The book distinguishes between experiences that challenge the political and economic power of the state directly with workers' councils - such as the successful Russian Revolution, the failed German Revolution and the Turin factory occupation movement - and experiences of workers' cooperatives or co-management working within the capitalist framework, accepting the logic of profitability, as is the case in Venezuela today, for example.

The experience of Italy in 1919-20, recounted in Pietro Di Paola's essay, proves that the sustained existence of effective units of workers' power within capitalism is not possible. Once workers exerted their collective power and took control, they either had to challenge for state power or be defeated. The capitalist bosses would not tolerate such a threat to their hegemony within the system.

One of the key debates arising from the collection is on the role of revolutionary leadership. Victor Wallis criticises Lenin and the Russian Bolshevik Party for not giving priority to workers' control at every stage of its development, suggesting that the politics that led to the eventual loss of workers' power to Stalinism were inherent in the Bolshevik Party from as early as 1919-20.

Yet looking at the examples from Italy and Spain, it becomes clear that some form of leadership is needed. This is drawn out particularly well by Andy Durgan's essay on the revolutionary committees during the Spanish Civil War. The refusal of the anarcho-syndicalist CNT to seize power during the May Days of 1937 was in large part responsible for the defeat of the revolution.

Similarly in Italy, the refusal of reformist trade union leaders and the Italian Socialist Party to spread the Turin factory movement led to the movement's failure and its defeat precipitated the rise of fascism in Italy.

In both cases the lack of a sufficiently large revolutionary organisation left workers without a leadership that could direct it strategically towards success.

But crucially such leadership must act and organise as part of the working class. In an essay on Germany, Donny Gluckstein reminds us that during the Spartacist Uprising in 1919 revolutionary leaders such as Rosa Luxemburg and Karl Liebknecht thought it was possible to bypass the workers' councils, rather than arguing within them for a position in support of the insurrection. This proved to be a fatal error.

Some of the most interesting articles come from less well known workers' struggles. One such example is provided by Jafar Suryomenggolo and considers the often forgotten workers' cooperatives in Indonesia following the anti-colonial revolution in 1945.

In East Java from 1945 to 1946 workers' cooperatives and farms were formed from redistributed land once owned by the old aristocracy.
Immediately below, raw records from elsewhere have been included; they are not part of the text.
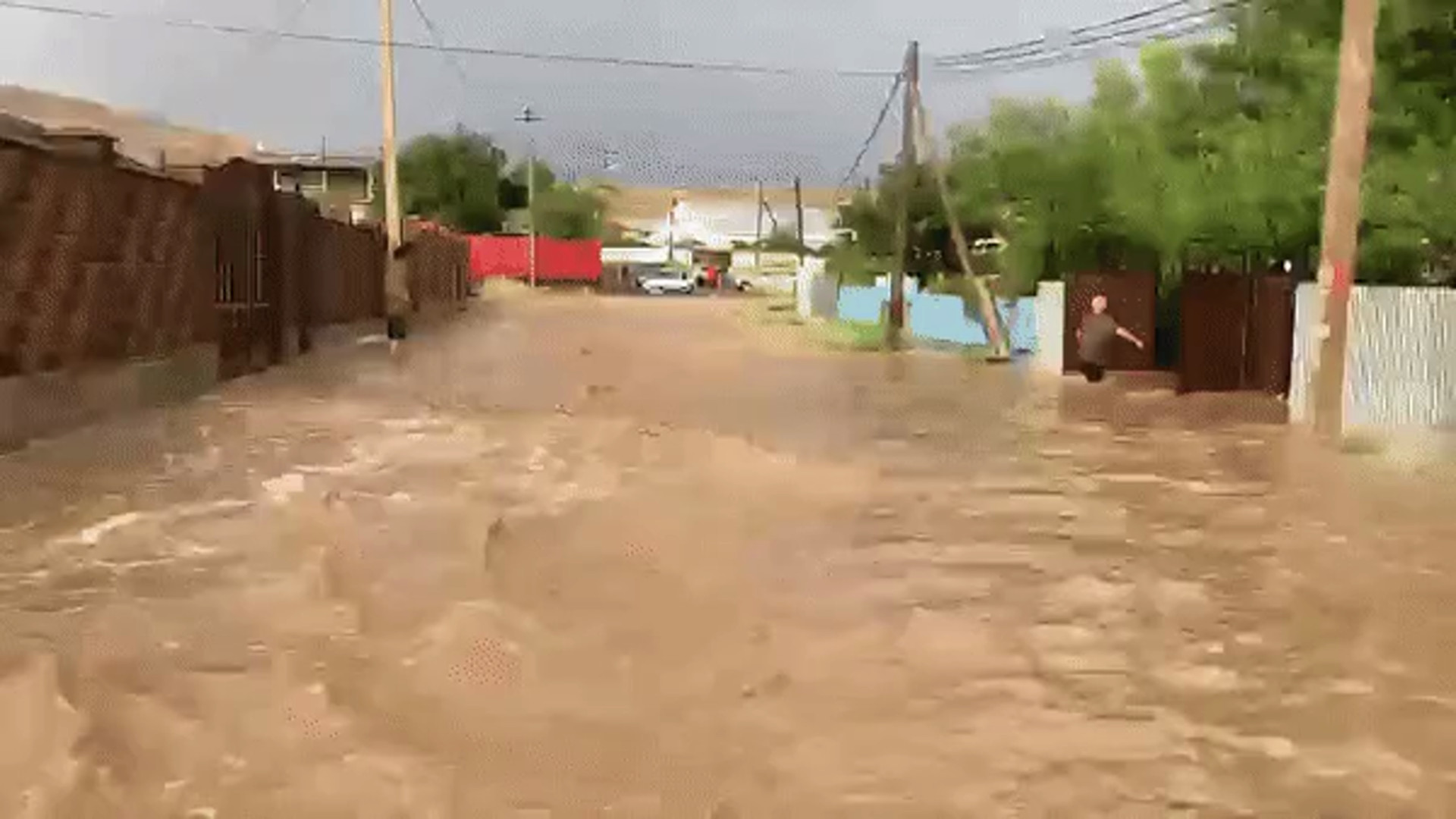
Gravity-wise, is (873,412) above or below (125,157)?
below

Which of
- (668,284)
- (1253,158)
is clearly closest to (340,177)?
(668,284)

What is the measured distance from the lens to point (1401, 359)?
1698 cm

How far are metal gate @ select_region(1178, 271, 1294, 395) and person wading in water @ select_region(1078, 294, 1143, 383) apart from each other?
1633 millimetres

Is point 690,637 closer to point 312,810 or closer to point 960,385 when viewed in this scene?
point 312,810

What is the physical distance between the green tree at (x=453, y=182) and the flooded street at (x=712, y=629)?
74485mm

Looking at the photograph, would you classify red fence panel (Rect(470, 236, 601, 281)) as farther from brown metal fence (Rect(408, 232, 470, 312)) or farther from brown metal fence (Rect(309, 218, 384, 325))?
brown metal fence (Rect(309, 218, 384, 325))

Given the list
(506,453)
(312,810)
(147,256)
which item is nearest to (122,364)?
(147,256)

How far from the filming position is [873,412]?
62.2 ft

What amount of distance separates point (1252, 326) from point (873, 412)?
21.5 feet

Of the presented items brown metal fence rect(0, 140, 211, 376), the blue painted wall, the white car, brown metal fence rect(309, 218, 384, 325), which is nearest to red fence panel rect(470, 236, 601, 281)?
the white car

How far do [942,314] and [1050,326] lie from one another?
34.5ft

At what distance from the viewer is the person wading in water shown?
2450 centimetres

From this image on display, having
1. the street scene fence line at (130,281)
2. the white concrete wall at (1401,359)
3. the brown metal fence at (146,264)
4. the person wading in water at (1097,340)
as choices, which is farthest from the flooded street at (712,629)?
the person wading in water at (1097,340)

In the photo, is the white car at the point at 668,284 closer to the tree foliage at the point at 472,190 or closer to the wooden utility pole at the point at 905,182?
the tree foliage at the point at 472,190
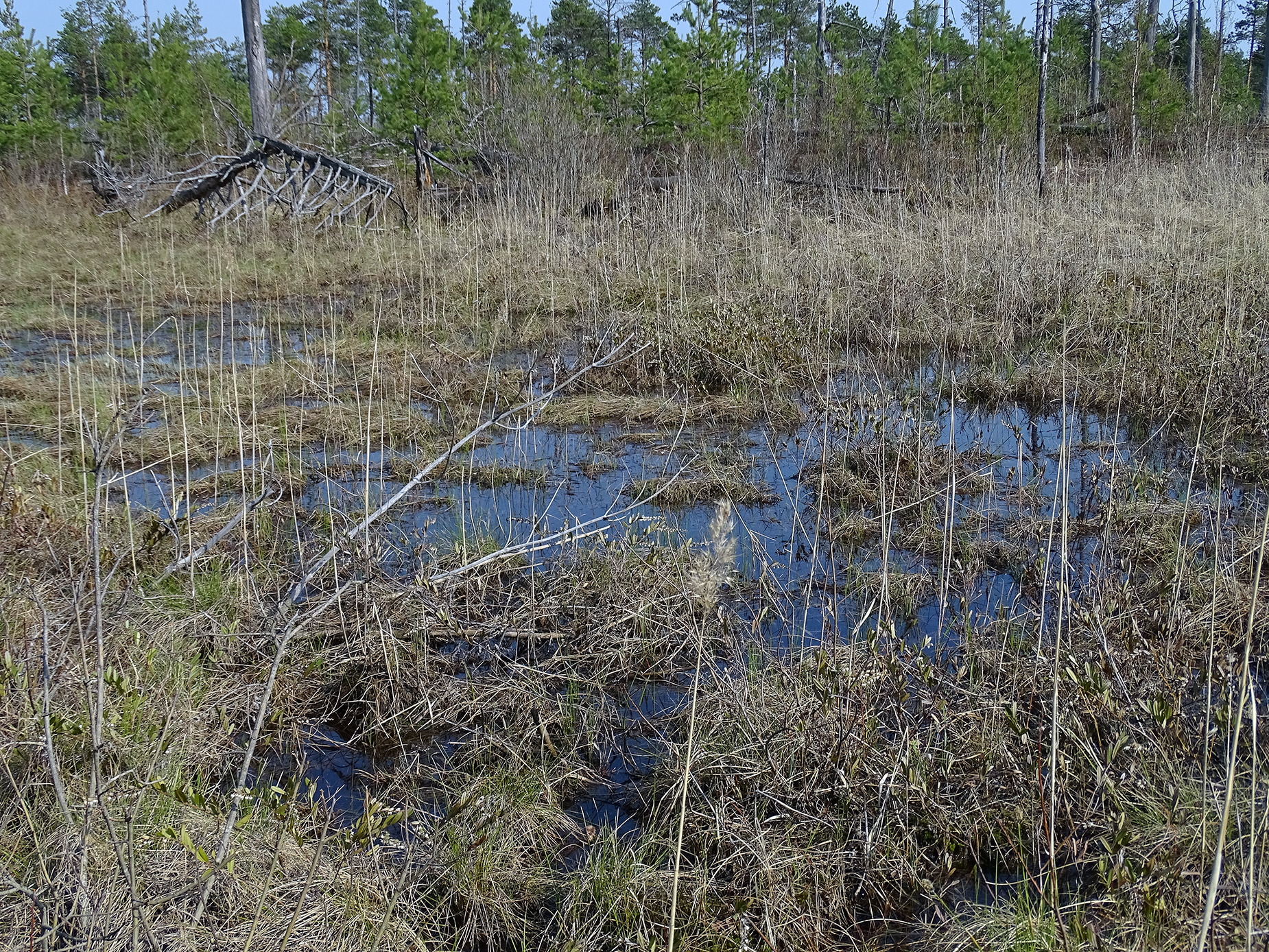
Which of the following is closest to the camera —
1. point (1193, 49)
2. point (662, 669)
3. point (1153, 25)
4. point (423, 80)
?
point (662, 669)

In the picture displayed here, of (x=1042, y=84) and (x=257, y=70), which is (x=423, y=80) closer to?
(x=257, y=70)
For some time neither the Dutch colonialists nor the British occupiers dared to go into East Java. Other articles on self-management in Yugoslavia, "auto-gestion" in Algeria and factory control in the US also help to tell the history of movements that have been overlooked in the past.
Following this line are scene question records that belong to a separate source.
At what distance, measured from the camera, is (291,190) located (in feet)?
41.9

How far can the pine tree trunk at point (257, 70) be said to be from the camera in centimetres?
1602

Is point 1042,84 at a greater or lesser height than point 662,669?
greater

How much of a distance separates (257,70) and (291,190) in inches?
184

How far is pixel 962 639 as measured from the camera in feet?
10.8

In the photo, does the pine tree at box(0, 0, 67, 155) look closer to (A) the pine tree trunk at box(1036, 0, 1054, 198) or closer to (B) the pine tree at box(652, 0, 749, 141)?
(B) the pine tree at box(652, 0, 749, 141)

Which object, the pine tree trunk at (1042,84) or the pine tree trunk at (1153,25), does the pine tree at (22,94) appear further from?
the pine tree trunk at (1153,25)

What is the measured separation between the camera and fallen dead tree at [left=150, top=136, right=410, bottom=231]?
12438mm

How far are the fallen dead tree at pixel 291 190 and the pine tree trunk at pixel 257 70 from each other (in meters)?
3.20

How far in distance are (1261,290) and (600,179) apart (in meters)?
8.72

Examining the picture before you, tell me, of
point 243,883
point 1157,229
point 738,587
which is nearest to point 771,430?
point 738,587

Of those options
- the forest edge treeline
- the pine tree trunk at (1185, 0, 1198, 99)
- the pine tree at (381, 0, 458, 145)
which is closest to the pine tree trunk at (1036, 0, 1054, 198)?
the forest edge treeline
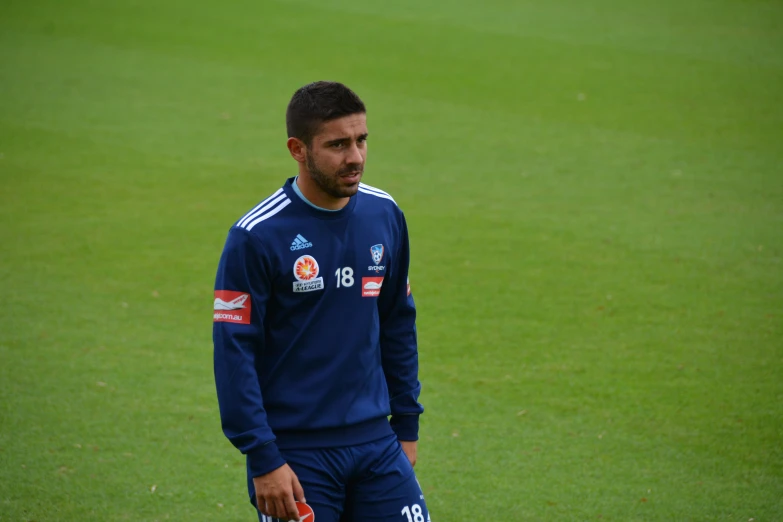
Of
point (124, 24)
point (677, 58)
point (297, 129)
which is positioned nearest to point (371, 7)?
point (124, 24)

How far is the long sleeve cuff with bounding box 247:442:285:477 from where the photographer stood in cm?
307

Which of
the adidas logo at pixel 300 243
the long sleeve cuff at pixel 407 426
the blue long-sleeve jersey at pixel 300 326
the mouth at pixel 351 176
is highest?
the mouth at pixel 351 176

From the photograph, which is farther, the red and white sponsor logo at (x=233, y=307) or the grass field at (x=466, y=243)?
the grass field at (x=466, y=243)

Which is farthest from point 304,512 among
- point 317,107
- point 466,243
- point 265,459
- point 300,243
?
point 466,243

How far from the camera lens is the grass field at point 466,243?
5.44 m

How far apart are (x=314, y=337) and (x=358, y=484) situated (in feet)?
1.81

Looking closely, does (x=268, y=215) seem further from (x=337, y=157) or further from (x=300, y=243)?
(x=337, y=157)

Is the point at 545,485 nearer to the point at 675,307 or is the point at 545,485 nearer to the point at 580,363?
the point at 580,363

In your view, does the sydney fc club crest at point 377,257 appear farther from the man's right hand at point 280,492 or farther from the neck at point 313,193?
the man's right hand at point 280,492

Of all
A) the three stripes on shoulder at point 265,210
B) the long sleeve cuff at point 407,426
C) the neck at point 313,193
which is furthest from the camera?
the long sleeve cuff at point 407,426

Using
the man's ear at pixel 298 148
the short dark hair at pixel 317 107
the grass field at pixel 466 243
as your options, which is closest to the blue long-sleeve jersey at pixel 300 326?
the man's ear at pixel 298 148

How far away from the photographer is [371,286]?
3387 millimetres

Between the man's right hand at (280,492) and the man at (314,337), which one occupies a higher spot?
the man at (314,337)

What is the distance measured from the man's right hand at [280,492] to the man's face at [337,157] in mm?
945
Although the experiments with workers' co-management and self-management within capitalism have shown repeatedly that workers are perfectly capable of running society, the examples from Europe following the First World War teach us a more important lesson.
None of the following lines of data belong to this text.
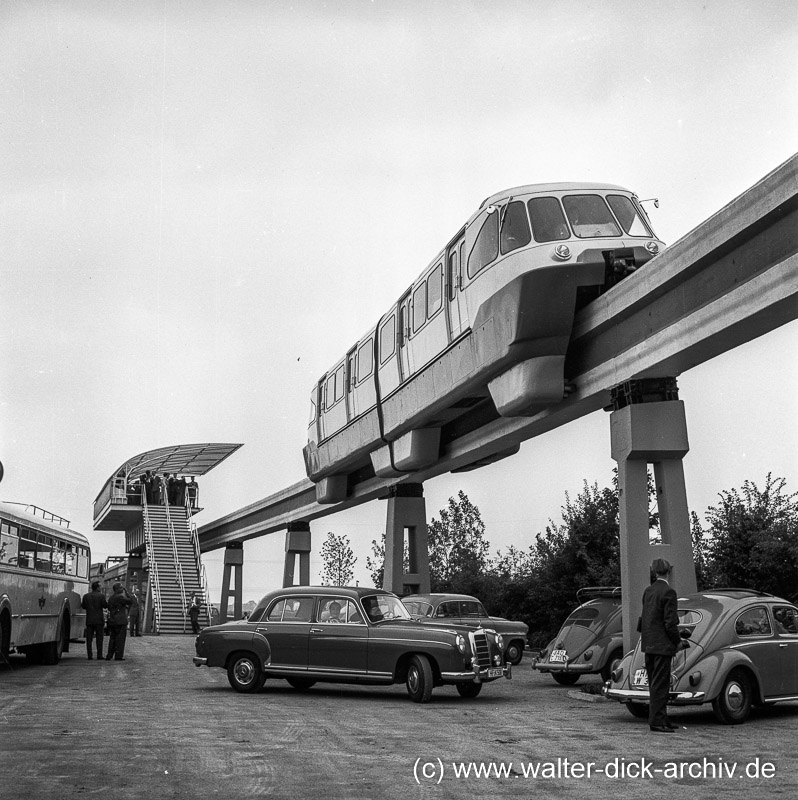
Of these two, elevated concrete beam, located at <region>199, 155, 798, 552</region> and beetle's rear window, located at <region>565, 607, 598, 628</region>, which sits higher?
elevated concrete beam, located at <region>199, 155, 798, 552</region>

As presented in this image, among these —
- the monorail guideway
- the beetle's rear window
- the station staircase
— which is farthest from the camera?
the station staircase

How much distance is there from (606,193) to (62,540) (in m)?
14.2

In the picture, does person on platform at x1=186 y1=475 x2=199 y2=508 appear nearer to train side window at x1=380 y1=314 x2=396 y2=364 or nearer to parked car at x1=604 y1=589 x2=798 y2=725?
train side window at x1=380 y1=314 x2=396 y2=364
They prove that if we want to see genuine workers' democracy and control, we need to transform society through challenging capitalism altogether. The historical examples also show that we need a revolutionary leadership that can develop a strategy to win. With the sheer scope of the examples, this book is a serious contribution to debates around workers' control, what is possible and how to achieve it. The chapter on 1970s British factory occupations should be mandatory reading for the period that is to come.